Jacqueline Au


Colourful old age

Staying young with plants


By Jacqueline Au

Chinese believe that life for the
elderly should be enjoyable
and easy. Nevertheless, some
are still ambitious in their old
age.

Take Prof. Hu Shiu Ying, 93,
for example. She is a world
reknowned botanist and an
honorary professor in the
School of Chinese Medicine
at The Chinese University
of Hong Kong.

In the past, some students
thought she was the
mysterious old lady who
occasionally had
been seen in the hills on
campus collecting wild herbs
and plants.

“People were making a
mistake,” said she.
“I wasn’t going up into
the hills. Other people were collecting them for me.”

Even in her old age, Prof. Hu,a widow, works 10 hours a day doing research.

The reason she became interested in medicinal plants is simple.

“I’m Chinese, and 95 percent of Chinese medicine is made from plants.

“So far I have collected 18,450 plants.”

Trilex tea, her major area of study at the Chinese University, is now commonly sold in herbal tea outlets throughout Hong Kong.

She graduated from the Biology Department at Ginling College in Nanjing and from Lingnan University in Canton before receiving her doctorate degree from Harvard University, where she earned a reputation as an extremely hard working postgraduate student.

She started to teach in Chung Chi College at The Chinese University of Hong Kong in 1968.
Prof. Hu’s passion for botany has lasted throughout her life.

She still travels back and forth between the Arnold Arboretum at Harvard University in the United States, where 4,000 kinds of trees are found, and her office at the Chinese University, where she studies local plants.

Although she is engaged in the study of plants used in Chinese medicine — a central theme in traditional Chinese culture — she regards herself as an American rather than as a Chinese.

Said she: “I have my office in Hong Kong. But my home’s in America. My family lives there.

“I belong to America.

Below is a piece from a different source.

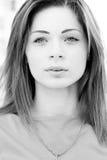 красивейшая красотка eyes портрет состава девушки естественный стоковое фото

And I belong to Harvard.”

Whatever her nationality, she has made significant contributions to the field of botany, recognized by specialists in the field and the general public.

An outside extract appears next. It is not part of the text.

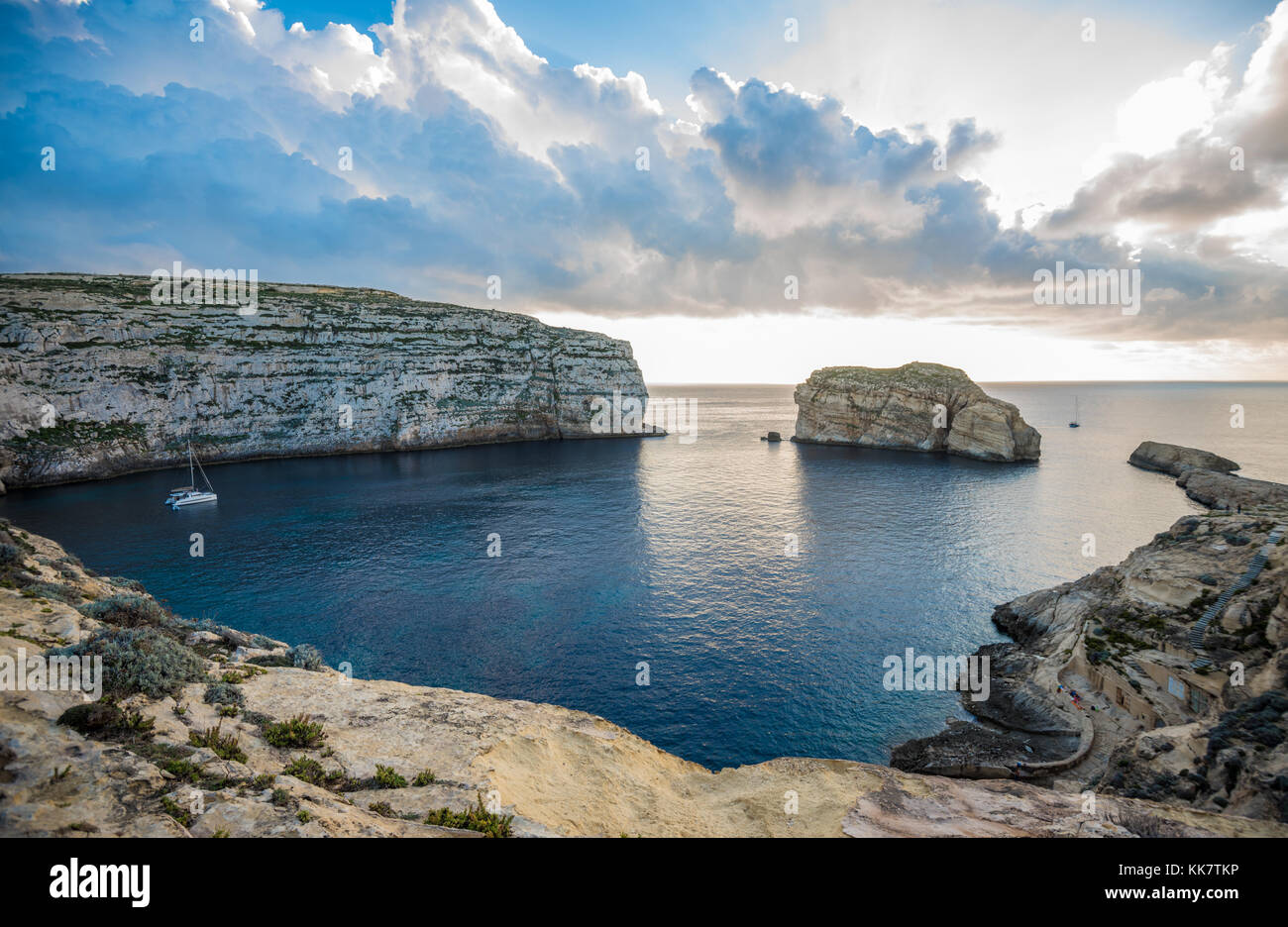 Panoramic view of Dwejra bay with Fungus Rock, Gozo, Malta - Stock Image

Aside from being a professional botanist, she has published more than 150 research papers, monographs and books.

Her achievements also include a Bronze Bauhinia Star awarded by the government.

“And I was invited by the chief executive, Mr. Tung Chee Hwa, to the National Day Cocktail

Reception to celebrate the 52nd Anniversary of the Founding of the People’s Republic of China,” said she.

Despite her outstanding achievements, she is not arrogant.

“My successes everybody can see. My failures all my enemies can tell. I don’t know. I just live a simple life. I’m not working for success or failure,” said Prof. Hu.

She is now finalizing work on a 900-page authoritative volume on the food plants of China.

Prof. Hu’s devotion to plants keeps her actively engaged day after day.